__PASSAGE SHOWN__:
· · ·

My situation is that I've been planning on buying two more Roamio OTA for my daughters. They are both cord-cutters but neither have DVR capabilities. They're both in good shape (courtesy of Daddy) antenna-wise and currently receive OTA and also stream content. The DVR will give them the ability to not miss their favorite network shows and local news reports...basically what I use my Roamio for. I had purchased a couple of the CM Stream+, but they were RMA'd back to CM due to too much tech needed to use them...and my daughters need a working solution...not a solution to work on. But, I digress... So, I've been waiting on a Tivo Roamio sale to come along.

BUT...the quote below from a long-time Tivo user seems to say that the "retail market days" (me!) are limited. I don't want to invest a chunk of change that's going to be a useless piece of silicon and silver traces. I can't believe other people are still investing in Tivo's if this is the case, but I'm a newcomer to Tivo so what do I know? Any thoughts on the "retail" future of Tivo's boxes, maybe expressly the OTA boxes? Would I be better off buying some iView PSIP boxes a couple of USB hard drives and tell my daughters to "figure it out"? 

Sorry to ramble about this, but two of the Roamios would be a large chunk of change for us and we want to invest in something that will be useful for our daughters for several years down the road.

Thanks,
Ed



Diana Collins said:


> Personal opinion from someone that started with Series 1...

· · ·

__MATERIAL PROVIDED__:
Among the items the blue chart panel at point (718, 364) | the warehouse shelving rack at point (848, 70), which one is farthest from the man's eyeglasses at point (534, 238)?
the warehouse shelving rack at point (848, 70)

· · ·

__AIM 1__:
Answer these questions using the Roamio forum post:
(a) Why were the CM Stream+ units sent back?
(b) What alternative to buying Roamios does the writer float?
(c) Whose quote appears at the end of the post?
__AIM 2__: Copy the Roamio forum post word for word, from "Sorry to ramble" to "with Series 1...".
__AIM 3__: Carry on the Roamio forum post from where it stops.
The data placed after the Roamio forum post is separate material and not part of the post.

__ANSWER 1__:
(a) They were RMA'd back to CM because too much tech was needed to use them.
(b) Buying some iView PSIP boxes and a couple of USB hard drives and telling the daughters to "figure it out."
(c) Diana Collins.

__ANSWER 2__:
Sorry to ramble about this, but two of the Roamios would be a large chunk of change for us and we want to invest in something that will be useful for our daughters for several years down the road.

Thanks,
Ed



Diana Collins said:


> Personal opinion from someone that started with Series 1...

__ANSWER 3__:
> <snip...>
> You may say, "Well, if they don't care about retail users like me, why should I care about them?" Well, that is correct...you shouldn't. Everyone needs to make decisions based on their own circumstances and goals. *The retail market for TiVo days are numbered...enjoy it while it lasts* - using whatever UI you prefer.


----------



## BigJimOutlaw (Mar 21, 2004)

Tivo is hitting a technological wall. Cable users account for 2/3 of their retail customers. Cablecards will *eventually* go extinct as systems move to IPTV, and there's currently no standardized technology to replace it to make a retail cable DVR possible after that point.

Tivo has said they will support cable DVRs as long as there are cablecards. They can't commit to anything beyond that.

That being said, providing guide data to existing customers is cheap. They now own the data and its delivery, so they can continue to deliver data to existing customers from hell to breakfast, in all of the universe, in perpetuity. I don't think folks (cable or OTA) have anything to worry about at all as far as basic data support goes. There's no reason for them not to continue to do it for many years to come.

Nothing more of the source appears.